Città
Povera Milano che non regge più neppure la farfallina di Belen
Milano che non regge due tette peraltro reggipettate di Belen e la di lei inguinale farfallina, e così come le gemelle Kessler scosciate più di mezzo secolo fa le copre (di ridicolo), è qualcosa da rovesciarsi per l’insuperabile comicità, ma ci pone nell’angoscioso interrogativo di come sia finita la nostra amatissima capitale.
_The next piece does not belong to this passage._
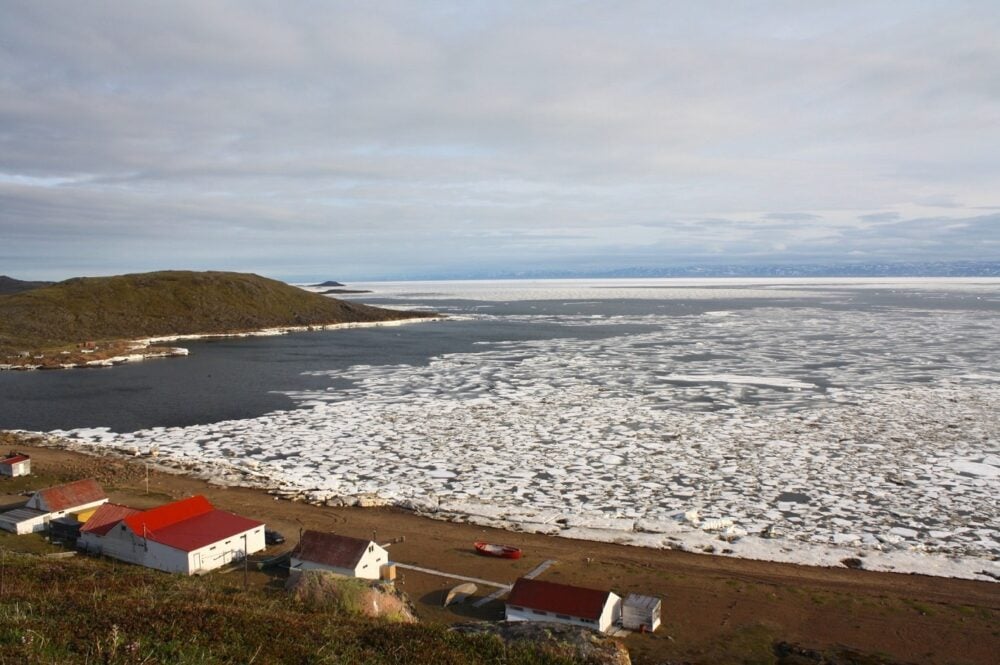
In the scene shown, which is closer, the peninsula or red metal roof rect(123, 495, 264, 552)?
red metal roof rect(123, 495, 264, 552)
L’idea che vagonate di automobilisti si potessero schiantare contro pali e alberi cittadini di Buenos Aires nel pieno delle feste natalizie sol perché, alzando la testolina svagata e trovandosi sprofondati in una quarta misura, vi era forse il caso che si risvegliasse d’un colpo ciò che la poco aurea mediocritas familiare aveva silenziato da tempo, questa idea, si diceva, poteva venire solo al solerte Comando dei Vigili Urbani in tenuta da Totò e Peppino.
Non abbiamo cuore di immaginare la riunione in cui si è sancita ufficialmente la necessità di mettere i bragoni al Giudizio Universale, dove l’universalità di Belen è nota a grandi e piccini, ma temiamo che questa interpretazione moraleggiante dei nostri cinque sensi, privandoci del fondamentale – la vista – abbia davvero poco a che fare con lo sviluppo di una società neppure troppo avanti, neppure incline a chissà quale modernità, neppure pericolosamente piegata a costumi avventati, ma semplicemente nel suo tempo e forse anche un passo indietro al tempo che scorre in una qualunque capitale europea.
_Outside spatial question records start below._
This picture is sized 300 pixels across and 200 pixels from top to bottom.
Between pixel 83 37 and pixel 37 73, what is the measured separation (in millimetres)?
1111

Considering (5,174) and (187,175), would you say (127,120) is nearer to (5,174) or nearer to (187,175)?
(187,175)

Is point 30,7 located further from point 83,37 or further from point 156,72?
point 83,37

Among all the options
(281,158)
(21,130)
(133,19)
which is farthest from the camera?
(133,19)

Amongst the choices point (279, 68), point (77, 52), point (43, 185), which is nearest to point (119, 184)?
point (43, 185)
Perché qui a Milano tra pochi mesi dovrebbe passare un evento mondiale di una certa rilevanza, l’Expo 2015, e se passa il concetto che il popolo che ospita un siffatto e planetario consesso in realtà non sarebbe in grado di reggere nemmeno un cartellone pubblicitario di queste proporzioni (così scandaloso?), perché si creerebbe un pandemonio stradale, allora sarà il caso di rivedere non solo le nostre aspirazioni socio-economiche, ma anche quel punto di vista collettivo su come dovremmo considerare l’immagine femminile. Sarebbe stato allora sì rivoluzionario, se il Comando dei nostri amatissimi vigili avesse sancito, al termine di una riunione che aveva stremato i migliori cervelli, l’inopportunità di quella immagine perché offendeva o metteva a rischio o non era rispettosa dell’integrità femminile, prendendo spunto e riportando alla luce l’antica polemica su come i mezzi di informazione e la nostra pubblicità interpretano il ruolo della donna.
E invece no, i solerti interpreti di una nuova morale cittadina (i ghisa!) mettono – al solito – in carico alla debolezza maschile la valutazione dell’episodio, come se di fronte a cotanta provocazione (di cartone) il nostro equilibrio fosse seriamente in pericolo, come se di fronte all’inanimata provocazione di Belen noi passassimo davvero alle vie di fatto, lasciando le mani dal volante per metterle chissà dove e sfracellarci felicemente in una vetrina di intimo (naturalmente).
C’è un senso di pena in tutto questo che supera della grossa il comico che pure la questione portava abbondantemente con sé, e sarebbe davvero bello, ma davvero bello, se adesso ci schiantassimo ancora e magari di più solo per la bellezza travolgente del volto di quella modella che adesso, completamente vestita, sostituisce la nudità di Belen. Questo sì sarebbe un gesto d’amore.